## WORK INSTRUCTION
Summarize the article about the SF Tax March's inflatable chickens in two sentences.

## SELECTED PASSAGE
+++

Anne Pruett had surgery the day before Donald Trump was inaugurated. Bedridden and dismayed by the images she saw on TV, she decided to get political.
"That's the only reason I made this [SF Tax March] Facebook page," Pruett tells SFist, "I had a lot of free time on disability, and I had a laptop. I've never done anything like this in my life."
Marches across the country on Saturday demanding that the President release his tax returns, many led by first-time organizers, were partly inspired by a viral tweet from law professor Jennifer Taub. An executive committee formed to start planning an action around the demand for April 15. In San Francisco, Pruett expects anywhere between 5,000 and 36,000 marchers to descend on Civic Center this Saturday — a pretty serious range. But one number that's more certain: There will be four giant inflatable chickens of various imposing sizes.
Another SF Tax March organizer, Danelle Morton, can explain. Here's Morton in Slate:
On March 3, I was sitting in a San Francisco high school auditorium with 500 other political neophytes being trained by veteran organizers on how to talk to those who don’t agree with us politically. A bit restless, I began Googling around for a symbol grotesque enough for our cause, something bloated that would block out the sky like a Macy’s Thanksgiving Day balloon. I punched in “TRUMP BALLOON” into the search bar and discovered the Trump chicken: a huge inflatable rooster that bore an uncanny resemblance to Donald Trump.
What she found had been created by the Seattle-based graphic artist Casey Latiolas, inflatable rooster balloons crafted for this Chinese Lunar New Year, the Year of the Rooster. They were manufactured at a factory in Zhejiang, China. Latiolas told Reuters the cartoonish resemblance to Trump is a coincidence, but he doesn't deny it exists.
Morton was inspired. "I wanted to fill a 60-foot Chicken Don with helium so my fellow protesters and I could march it down San Francisco’s Market Street on April 15, preceded by brass bands and followed by people in costume," she wrote.
Morton contacted Latiolis and eventually tracked down a rooster for sale on the Chinese e-commerce site Alibaba for a reasonable $400. The SF Tax March team, who had begun to embrace the chicken mascot, started a gofundme page. It was overfunded in 52 minutes, Pruett tells SFist. "We asked for $1,000 and people kept donating. We bought two more chickens, and we got another donated."
After the fundraising success, Morton emailed SFist. "We raised our whole $1000 goal in less than an hour last night but we need more for the march. This is uniquely San Francisco. Let's get a flock." Now they've got just that.
There are 17 other cities who decided to get chickens, too. "Chicago followed suit, and we convinced New York and eventually DC," Pruett says. "Houston got one too, also overfunding their Gofundme in a day." (That DC chicken, by the by, was causing quite a stir in DC's Dupont Circle, our sister site DCist writes.)
To state the obvious: No matter how many inflatable chickens, or marchers, turn out on Saturday, Donald Trump isn't likely to release his tax returns voluntarily. But for Pruett, that's not the point. "Donald trump has ruined our lives, and now he still dominates everything. But my life right now is all about the chickens. It brings us so much joy. We're so emotionally drained, and devastated, but it brings people a lot of joy and energy."

+++

## INFORMATION PROVIDED
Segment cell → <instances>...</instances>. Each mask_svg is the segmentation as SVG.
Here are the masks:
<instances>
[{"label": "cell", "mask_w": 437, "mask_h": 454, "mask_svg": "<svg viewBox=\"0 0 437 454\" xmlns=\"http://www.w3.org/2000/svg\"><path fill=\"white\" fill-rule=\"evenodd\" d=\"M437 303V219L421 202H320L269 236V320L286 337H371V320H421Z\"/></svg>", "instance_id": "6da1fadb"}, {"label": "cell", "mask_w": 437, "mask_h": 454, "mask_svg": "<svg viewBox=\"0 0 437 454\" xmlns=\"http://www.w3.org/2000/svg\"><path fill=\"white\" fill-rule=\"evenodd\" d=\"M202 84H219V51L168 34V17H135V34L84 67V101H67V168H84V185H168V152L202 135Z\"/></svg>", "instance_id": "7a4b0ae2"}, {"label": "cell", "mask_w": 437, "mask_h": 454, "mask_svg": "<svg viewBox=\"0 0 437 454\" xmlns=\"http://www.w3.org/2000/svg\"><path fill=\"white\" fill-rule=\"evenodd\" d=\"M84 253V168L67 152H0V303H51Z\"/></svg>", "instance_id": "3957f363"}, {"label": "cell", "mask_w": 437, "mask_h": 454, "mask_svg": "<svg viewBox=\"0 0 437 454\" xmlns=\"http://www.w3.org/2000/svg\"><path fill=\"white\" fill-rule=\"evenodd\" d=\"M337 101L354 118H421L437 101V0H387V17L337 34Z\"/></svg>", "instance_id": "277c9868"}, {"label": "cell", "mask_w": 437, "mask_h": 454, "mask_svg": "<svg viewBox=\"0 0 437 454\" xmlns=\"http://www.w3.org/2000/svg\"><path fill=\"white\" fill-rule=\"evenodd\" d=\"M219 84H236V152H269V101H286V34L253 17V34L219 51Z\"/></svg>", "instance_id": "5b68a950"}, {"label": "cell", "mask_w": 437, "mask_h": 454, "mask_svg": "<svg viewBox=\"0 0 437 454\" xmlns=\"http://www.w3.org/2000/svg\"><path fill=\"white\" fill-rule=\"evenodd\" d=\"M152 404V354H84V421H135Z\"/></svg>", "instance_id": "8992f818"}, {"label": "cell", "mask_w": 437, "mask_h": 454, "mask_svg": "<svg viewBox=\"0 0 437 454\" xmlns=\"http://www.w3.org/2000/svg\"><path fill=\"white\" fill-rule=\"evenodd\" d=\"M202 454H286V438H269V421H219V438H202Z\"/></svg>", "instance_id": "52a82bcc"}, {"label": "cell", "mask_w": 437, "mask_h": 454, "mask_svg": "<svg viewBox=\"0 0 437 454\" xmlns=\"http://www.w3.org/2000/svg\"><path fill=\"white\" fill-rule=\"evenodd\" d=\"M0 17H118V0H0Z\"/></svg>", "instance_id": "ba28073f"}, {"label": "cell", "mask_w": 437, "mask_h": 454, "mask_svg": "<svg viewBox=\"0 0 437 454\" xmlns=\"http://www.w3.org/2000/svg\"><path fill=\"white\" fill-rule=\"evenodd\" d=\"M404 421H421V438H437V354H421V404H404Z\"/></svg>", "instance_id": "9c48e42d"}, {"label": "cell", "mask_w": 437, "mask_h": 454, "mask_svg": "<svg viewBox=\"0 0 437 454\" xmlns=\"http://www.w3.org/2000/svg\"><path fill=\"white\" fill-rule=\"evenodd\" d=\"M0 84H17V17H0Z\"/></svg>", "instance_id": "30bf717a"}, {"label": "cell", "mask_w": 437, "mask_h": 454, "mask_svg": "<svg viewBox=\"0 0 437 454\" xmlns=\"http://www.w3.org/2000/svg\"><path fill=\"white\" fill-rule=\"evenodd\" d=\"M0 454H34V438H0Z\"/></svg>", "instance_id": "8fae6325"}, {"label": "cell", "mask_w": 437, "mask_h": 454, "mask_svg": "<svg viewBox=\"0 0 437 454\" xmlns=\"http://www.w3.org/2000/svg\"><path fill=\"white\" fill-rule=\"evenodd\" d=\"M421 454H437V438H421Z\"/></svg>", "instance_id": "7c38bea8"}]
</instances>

+++

## RESULT OF THE EXERCISE
Anne Pruett, at home on disability after surgery, started the SF Tax March Facebook page for a Saturday march demanding that Donald Trump release his tax returns, and she expects between 5,000 and 36,000 marchers at Civic Center. Fellow organizer Danelle Morton found an inflatable rooster that resembled Trump and tracked one down on Alibaba for $400; a gofundme that was overfunded in 52 minutes helped bring San Francisco's total to four giant chickens, and 17 other cities also decided to get chickens.